Namibia confirmed one case of listeriosis in a 41-year-old man admitted to hospital in March. Work is ongoing to determine whether it is connected to the outbreak in South Africa.
Preliminary investigation indicated he consumed meat products (Viennas) purchased from a butchery in Tsumeb two weeks prior to onset of illness. His wife and two children who ate the same food are being examined.
A SADC Health Ministers meeting on listeriosis preparedness and response noted potential implications of the outbreak in the region in terms of public health, agriculture and trade and the need for regional, national and local multi-sectoral actions to mitigate it.
RCL Foods results do not change fact Listeria was found
RCL Foods said it has independent test results from an unnamed French lab showing the Wolwehoek Polony plant is clear of the Listeria ST6 outbreak strain. Rainbow polony products from this plant were recalled and the site was temporarily closed.
However, Dr Aaron Motsoaledi, Minister of Health, hit back at the claims.
“We agree with RCL Foods that the French laboratory they used for whole genome sequencing of L. monocytogenes isolates recovered from their Wolwehoek production facility is a reputable internationally recognised laboratory. This much was confirmed by WHO,” he said.
“But, this is not the point. The point is that L. monocytogenes was recovered from the RCL Foods Wolwehoek plant… The results shared by RCL Foods do not, in anyway, change the fact that Listeria was found in the RCL Foods Wolwehoek production facility, from several areas of the production facility, including post-production areas which are a risk for product contamination.
“We further clarify that for the RCL Foods Wolwehoek production facility in Sasolburg, we only have results of culture so far and that 14% (28/201) of the environmental samples tested positive for L. monocytogenes. We are awaiting whole genome sequencing results which will be available early next week.
“Although 92% of the L. monocytogenes isolates recovered from patients since January 2017 are ST6, we have identified at least 19 other sequence types of L. monocytogenes that have also caused sporadic disease in patients – but these non-ST6 cases have not been linked to any specific contaminated foods as yet.”
ST6 confirmed at Tiger Brands plant
Tiger Brands said independent lab testing confirmed presence of L. monocytogenes strain type 6 in the plant environment at the Enterprise Foods Factory in Polokwane. Listeria ST6 was also detected on the outer casing of two samples.

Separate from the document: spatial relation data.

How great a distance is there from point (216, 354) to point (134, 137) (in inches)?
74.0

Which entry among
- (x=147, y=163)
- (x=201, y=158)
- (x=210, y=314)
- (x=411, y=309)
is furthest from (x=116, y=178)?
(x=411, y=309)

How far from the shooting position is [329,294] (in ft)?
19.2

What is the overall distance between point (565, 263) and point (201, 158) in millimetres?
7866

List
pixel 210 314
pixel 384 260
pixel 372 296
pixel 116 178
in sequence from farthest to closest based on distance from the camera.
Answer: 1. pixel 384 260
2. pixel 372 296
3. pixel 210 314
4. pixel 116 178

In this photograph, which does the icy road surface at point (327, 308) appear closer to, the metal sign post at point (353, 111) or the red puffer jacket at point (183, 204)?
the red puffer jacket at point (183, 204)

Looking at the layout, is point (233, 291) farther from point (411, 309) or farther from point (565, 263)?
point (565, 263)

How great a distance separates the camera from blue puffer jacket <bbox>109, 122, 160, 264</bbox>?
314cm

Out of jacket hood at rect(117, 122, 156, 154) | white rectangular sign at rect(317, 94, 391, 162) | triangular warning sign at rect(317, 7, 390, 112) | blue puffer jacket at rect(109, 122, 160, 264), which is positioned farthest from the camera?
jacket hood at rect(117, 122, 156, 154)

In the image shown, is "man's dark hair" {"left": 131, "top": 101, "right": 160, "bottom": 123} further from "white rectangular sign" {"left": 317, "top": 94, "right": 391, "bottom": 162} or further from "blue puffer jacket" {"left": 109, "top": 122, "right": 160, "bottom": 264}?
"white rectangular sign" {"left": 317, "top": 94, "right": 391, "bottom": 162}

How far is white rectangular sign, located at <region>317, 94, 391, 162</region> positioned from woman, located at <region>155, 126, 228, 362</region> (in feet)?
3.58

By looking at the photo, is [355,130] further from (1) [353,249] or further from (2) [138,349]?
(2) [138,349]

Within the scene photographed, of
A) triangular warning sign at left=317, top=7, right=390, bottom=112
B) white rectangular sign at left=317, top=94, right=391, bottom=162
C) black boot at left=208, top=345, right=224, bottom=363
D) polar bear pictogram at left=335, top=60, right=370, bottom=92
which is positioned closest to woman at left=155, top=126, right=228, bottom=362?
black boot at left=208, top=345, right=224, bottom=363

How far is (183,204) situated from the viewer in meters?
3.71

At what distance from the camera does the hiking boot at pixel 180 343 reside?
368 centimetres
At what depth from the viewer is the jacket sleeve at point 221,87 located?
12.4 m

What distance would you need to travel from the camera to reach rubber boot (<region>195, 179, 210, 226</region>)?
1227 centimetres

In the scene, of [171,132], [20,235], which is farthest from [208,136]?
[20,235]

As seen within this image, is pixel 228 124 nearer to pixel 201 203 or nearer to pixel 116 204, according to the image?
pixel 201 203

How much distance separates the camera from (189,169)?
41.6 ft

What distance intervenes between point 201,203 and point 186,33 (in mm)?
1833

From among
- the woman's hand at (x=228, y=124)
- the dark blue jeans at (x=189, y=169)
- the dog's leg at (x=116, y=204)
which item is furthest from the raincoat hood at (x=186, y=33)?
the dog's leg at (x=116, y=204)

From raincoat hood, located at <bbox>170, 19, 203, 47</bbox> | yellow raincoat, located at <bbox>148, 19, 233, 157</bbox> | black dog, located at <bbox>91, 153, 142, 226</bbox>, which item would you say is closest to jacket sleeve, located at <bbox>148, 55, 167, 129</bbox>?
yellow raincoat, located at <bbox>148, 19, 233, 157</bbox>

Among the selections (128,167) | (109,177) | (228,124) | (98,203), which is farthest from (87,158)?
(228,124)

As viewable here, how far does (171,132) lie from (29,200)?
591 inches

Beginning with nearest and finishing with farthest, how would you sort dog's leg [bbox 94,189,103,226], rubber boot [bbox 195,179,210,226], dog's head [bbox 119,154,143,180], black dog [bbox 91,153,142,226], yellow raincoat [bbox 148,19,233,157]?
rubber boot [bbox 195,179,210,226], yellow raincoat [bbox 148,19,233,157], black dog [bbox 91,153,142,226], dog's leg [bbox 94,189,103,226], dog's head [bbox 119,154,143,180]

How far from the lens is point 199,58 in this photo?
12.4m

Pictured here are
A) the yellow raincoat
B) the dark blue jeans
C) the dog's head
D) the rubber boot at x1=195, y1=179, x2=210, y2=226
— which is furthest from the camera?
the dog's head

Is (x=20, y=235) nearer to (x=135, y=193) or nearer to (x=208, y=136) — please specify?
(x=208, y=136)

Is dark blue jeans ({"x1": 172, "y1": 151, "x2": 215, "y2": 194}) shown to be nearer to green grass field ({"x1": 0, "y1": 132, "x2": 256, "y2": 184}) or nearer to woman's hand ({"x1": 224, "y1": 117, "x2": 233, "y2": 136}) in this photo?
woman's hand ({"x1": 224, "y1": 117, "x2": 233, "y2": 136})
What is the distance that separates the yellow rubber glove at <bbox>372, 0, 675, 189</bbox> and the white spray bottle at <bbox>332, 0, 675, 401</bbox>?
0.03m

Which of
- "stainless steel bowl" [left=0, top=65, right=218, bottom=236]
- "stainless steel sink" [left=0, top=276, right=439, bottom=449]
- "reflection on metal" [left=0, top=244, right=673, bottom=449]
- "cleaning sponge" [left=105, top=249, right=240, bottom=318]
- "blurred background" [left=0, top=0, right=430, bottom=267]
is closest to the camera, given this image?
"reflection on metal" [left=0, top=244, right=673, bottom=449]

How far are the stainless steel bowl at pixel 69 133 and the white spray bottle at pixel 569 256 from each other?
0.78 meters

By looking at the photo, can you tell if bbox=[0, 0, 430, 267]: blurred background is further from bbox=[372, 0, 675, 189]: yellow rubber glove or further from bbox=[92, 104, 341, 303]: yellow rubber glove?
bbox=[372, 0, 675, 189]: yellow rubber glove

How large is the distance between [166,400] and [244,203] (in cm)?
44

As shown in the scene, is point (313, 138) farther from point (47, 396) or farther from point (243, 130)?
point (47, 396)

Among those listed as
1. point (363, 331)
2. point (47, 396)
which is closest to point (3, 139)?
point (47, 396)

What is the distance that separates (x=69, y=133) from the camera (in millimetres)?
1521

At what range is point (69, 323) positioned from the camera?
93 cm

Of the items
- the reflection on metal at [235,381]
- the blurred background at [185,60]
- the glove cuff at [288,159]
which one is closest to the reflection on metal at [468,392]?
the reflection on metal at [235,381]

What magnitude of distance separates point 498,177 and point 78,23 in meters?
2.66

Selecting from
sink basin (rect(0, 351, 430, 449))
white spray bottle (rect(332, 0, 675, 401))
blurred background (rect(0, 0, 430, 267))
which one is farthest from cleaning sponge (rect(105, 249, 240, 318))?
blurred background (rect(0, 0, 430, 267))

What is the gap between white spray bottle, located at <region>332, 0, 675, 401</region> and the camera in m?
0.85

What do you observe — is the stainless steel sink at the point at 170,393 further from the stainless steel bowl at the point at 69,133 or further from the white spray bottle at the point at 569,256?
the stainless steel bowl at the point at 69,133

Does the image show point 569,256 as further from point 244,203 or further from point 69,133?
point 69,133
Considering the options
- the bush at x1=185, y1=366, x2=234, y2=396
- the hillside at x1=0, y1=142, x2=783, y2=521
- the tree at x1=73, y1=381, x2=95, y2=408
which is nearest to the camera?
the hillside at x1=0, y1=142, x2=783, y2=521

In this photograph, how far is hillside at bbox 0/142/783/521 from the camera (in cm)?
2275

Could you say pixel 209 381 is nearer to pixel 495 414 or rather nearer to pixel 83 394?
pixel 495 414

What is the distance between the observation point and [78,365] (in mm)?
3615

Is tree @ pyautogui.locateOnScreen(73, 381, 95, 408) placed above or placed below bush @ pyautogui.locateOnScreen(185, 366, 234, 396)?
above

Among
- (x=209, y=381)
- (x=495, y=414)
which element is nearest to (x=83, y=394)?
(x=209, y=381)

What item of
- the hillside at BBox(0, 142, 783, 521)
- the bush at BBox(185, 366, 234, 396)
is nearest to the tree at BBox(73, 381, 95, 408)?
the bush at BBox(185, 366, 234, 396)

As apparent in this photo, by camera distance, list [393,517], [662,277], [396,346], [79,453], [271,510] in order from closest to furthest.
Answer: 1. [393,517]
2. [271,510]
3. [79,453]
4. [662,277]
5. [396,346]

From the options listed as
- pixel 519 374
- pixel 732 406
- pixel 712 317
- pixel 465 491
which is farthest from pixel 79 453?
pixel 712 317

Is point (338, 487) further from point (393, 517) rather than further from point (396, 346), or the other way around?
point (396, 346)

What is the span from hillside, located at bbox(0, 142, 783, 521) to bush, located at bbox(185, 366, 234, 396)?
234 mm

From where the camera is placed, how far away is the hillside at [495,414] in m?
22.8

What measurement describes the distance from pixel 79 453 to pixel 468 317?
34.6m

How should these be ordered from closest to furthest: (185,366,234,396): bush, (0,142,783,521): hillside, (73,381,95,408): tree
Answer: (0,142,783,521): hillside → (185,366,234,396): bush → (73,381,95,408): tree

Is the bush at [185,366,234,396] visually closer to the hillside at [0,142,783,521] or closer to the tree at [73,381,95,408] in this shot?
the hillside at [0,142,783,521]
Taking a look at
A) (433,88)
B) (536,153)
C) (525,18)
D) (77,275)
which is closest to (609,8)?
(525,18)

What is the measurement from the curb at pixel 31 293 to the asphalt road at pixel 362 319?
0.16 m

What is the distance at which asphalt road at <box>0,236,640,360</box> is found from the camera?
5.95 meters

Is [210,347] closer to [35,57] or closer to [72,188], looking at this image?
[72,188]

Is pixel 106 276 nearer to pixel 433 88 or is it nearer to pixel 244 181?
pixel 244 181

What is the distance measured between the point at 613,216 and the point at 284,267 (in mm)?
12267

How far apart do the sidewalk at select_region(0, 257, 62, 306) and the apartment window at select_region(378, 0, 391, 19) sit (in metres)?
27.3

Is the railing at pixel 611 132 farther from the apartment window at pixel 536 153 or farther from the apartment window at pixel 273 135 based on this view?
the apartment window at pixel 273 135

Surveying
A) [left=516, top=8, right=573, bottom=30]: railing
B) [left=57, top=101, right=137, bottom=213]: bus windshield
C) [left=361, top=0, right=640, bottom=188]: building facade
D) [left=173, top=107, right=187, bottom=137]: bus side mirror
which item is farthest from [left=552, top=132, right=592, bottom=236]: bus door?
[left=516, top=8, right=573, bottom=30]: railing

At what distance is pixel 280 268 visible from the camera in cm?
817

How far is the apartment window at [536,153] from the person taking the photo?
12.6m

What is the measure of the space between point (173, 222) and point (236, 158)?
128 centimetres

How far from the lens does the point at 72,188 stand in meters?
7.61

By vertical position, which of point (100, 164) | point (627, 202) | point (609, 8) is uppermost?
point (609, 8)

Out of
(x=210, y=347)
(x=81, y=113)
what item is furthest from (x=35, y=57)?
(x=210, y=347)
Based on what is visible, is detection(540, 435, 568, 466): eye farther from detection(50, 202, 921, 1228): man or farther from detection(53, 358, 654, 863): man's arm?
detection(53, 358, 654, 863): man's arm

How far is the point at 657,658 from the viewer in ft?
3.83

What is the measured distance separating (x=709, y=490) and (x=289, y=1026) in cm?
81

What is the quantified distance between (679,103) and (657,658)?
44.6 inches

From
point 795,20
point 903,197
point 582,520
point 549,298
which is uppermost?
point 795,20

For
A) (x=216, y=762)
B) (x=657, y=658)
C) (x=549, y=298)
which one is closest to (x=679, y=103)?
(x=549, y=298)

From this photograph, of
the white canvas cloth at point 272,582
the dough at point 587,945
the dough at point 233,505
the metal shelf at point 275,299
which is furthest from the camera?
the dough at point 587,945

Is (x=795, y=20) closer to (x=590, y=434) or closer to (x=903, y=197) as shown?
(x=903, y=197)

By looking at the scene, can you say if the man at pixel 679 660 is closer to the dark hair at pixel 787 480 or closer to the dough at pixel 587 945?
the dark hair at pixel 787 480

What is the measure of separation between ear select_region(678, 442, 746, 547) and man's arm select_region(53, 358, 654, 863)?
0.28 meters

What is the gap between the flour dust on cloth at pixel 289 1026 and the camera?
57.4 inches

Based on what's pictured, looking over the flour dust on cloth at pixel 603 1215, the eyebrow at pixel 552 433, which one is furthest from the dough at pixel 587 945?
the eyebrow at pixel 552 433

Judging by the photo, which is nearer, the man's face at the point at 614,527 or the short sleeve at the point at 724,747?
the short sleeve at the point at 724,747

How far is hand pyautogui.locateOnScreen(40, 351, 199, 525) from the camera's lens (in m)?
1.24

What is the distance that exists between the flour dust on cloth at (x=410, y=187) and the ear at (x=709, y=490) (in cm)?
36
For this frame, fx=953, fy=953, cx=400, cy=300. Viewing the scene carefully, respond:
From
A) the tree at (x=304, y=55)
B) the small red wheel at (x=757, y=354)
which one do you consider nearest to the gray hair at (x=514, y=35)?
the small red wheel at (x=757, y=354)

The Polokwane and Germiston factories remain closed and all Enterprise RTE meat products have been recalled and are no longer on sale.
Tiger Brands also discovered Listeria at the Pretoria meat processing factory, results have been sent for whole genome sequencing to determine whether there are ST6. The firm has closed the plant and recalled all Snax products made there.
The three sites are the primary recipients of production at the Clayville abattoir where operations will be wound down and suspended completely at the end of March.
Lawrence MacDougall, CEO of Tiger Brands, said it was ‘devastating’ that Listeria ST6 was found in the environment at the Polokwane facility.
“We acknowledge that we are dealing with a national crisis and want to assure the public that in the event that a tangible link is established between our products and listeriosis illnesses or fatalities, Tiger Brands will take steps to consider and address any valid claims which may be made against it in due course,” he said.
“Local and international experts are helping us put measures in place to prevent this happening again in any of our meat processing facilities. Tiger Brands is working with a team comprising some of the world’s leading local and international scientific experts in Listeria management.
“Our Polokwane, Germiston and Pretoria factories are undergoing an extensive deep clean of all the equipment, machinery and some structural upgrades of the facilities with the view of ensuring that our facilities exceed the highest, best practice standards for meat processing facilities.”